(Lines of data)
★ ★ ★ ★ ★

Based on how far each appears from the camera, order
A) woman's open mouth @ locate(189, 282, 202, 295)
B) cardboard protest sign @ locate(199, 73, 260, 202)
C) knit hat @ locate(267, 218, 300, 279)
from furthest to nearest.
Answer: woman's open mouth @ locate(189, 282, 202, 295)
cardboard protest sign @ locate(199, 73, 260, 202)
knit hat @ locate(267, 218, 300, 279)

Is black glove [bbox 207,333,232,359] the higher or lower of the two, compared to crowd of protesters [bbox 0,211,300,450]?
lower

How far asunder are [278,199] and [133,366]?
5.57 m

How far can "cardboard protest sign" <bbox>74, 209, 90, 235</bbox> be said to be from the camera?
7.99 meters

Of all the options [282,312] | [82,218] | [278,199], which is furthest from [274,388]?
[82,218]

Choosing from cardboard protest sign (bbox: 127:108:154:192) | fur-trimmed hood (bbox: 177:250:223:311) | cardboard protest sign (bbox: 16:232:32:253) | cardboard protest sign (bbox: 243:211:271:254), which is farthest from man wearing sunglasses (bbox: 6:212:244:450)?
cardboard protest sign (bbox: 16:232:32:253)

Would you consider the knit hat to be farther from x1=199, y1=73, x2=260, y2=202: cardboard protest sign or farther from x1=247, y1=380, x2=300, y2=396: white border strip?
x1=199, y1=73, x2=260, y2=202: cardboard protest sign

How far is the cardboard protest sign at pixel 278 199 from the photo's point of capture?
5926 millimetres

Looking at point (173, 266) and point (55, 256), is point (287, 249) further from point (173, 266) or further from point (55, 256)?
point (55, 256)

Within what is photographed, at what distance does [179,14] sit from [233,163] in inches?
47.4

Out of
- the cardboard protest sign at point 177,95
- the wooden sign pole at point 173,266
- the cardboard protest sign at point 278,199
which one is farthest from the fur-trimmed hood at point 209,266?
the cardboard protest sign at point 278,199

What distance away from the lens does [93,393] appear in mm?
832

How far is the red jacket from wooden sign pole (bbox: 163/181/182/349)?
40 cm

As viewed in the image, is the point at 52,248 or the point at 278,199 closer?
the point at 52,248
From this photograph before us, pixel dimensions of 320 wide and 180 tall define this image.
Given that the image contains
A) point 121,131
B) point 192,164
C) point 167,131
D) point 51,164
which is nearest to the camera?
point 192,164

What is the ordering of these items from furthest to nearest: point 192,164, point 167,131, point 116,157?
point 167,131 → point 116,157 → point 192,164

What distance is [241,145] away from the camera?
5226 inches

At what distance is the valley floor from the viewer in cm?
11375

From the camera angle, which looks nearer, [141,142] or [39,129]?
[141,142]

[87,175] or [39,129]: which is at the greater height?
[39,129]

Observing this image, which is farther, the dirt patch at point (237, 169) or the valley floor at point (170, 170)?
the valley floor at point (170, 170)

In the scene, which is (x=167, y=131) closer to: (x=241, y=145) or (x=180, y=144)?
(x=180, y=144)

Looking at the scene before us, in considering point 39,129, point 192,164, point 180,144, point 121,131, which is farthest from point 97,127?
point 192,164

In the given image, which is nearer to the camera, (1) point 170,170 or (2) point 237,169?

★ ★ ★ ★ ★

What this task involves:
Copy out the entries above, from the line holding "Observing this image, which" through the end of the entries, with both ends included.

Written response:
Observing this image, which is farther, the dirt patch at point (237, 169) or the valley floor at point (170, 170)?
the valley floor at point (170, 170)

In the scene, which is (x=167, y=131) closer to: (x=241, y=145) or (x=180, y=144)?
(x=180, y=144)

Looking at the scene before us, in considering point 39,129, point 192,164, point 180,144, point 121,131, which is farthest from point 97,127?
point 192,164

In the given image, which is nearer to the camera, (1) point 170,170 or (2) point 237,169?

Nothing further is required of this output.